- [WHAT YOU NEED TO DO] Convert the stretch of records from the line containing "Upon inspection, is" through the end of the records into a JSON list of strings, one string per line, leaving out blank lines.

== INFORMATION PROVIDED ==

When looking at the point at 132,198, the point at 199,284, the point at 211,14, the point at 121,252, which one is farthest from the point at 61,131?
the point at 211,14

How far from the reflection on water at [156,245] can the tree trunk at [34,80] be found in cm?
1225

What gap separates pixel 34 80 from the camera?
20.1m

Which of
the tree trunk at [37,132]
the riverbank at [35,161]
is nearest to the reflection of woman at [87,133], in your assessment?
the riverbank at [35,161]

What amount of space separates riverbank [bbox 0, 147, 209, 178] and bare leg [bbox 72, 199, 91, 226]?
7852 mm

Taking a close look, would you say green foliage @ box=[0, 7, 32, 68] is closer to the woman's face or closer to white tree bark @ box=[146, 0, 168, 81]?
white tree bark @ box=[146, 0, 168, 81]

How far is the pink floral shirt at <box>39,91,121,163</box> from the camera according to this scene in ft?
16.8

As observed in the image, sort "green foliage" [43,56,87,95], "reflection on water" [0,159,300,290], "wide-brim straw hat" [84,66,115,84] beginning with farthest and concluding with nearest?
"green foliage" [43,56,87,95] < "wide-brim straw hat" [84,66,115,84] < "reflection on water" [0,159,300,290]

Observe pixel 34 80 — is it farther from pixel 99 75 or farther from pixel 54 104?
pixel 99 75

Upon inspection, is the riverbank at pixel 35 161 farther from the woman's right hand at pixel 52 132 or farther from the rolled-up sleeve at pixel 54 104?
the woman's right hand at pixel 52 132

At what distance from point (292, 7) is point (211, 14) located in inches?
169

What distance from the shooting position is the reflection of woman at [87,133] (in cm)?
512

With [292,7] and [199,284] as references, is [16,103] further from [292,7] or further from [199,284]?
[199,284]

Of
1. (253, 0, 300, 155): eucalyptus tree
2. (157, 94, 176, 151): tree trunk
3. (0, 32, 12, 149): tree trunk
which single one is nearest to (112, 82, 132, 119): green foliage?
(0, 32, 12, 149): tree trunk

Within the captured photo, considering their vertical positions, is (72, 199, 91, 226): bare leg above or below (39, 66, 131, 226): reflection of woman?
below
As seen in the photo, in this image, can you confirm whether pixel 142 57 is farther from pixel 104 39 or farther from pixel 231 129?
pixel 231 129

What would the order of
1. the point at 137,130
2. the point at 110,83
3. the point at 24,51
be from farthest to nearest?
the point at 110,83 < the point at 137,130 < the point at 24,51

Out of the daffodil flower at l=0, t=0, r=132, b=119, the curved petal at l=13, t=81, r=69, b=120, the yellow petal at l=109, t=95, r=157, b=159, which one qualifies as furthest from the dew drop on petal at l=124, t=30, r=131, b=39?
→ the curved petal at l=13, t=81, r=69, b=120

===

- [IN RESPONSE]
[
  "Upon inspection, is the riverbank at pixel 35 161 farther from the woman's right hand at pixel 52 132 or farther from the rolled-up sleeve at pixel 54 104?",
  "the woman's right hand at pixel 52 132",
  "At what distance from point (292, 7) is point (211, 14) located in inches?",
  "169",
  "What distance from the shooting position is the reflection of woman at [87,133] (in cm)?",
  "512",
  "With [292,7] and [199,284] as references, is [16,103] further from [292,7] or further from [199,284]?",
  "[199,284]",
  "Of",
  "1. (253, 0, 300, 155): eucalyptus tree",
  "2. (157, 94, 176, 151): tree trunk",
  "3. (0, 32, 12, 149): tree trunk",
  "which single one is nearest to (112, 82, 132, 119): green foliage?",
  "(0, 32, 12, 149): tree trunk",
  "Within the captured photo, considering their vertical positions, is (72, 199, 91, 226): bare leg above or below (39, 66, 131, 226): reflection of woman?",
  "below",
  "As seen in the photo, in this image, can you confirm whether pixel 142 57 is farther from pixel 104 39 or farther from pixel 231 129?",
  "pixel 231 129",
  "What would the order of",
  "1. the point at 137,130",
  "2. the point at 110,83",
  "3. the point at 24,51",
  "be from farthest to nearest?",
  "the point at 110,83 < the point at 137,130 < the point at 24,51",
  "Out of the daffodil flower at l=0, t=0, r=132, b=119, the curved petal at l=13, t=81, r=69, b=120, the yellow petal at l=109, t=95, r=157, b=159, which one qualifies as furthest from the dew drop on petal at l=124, t=30, r=131, b=39?",
  "→ the curved petal at l=13, t=81, r=69, b=120"
]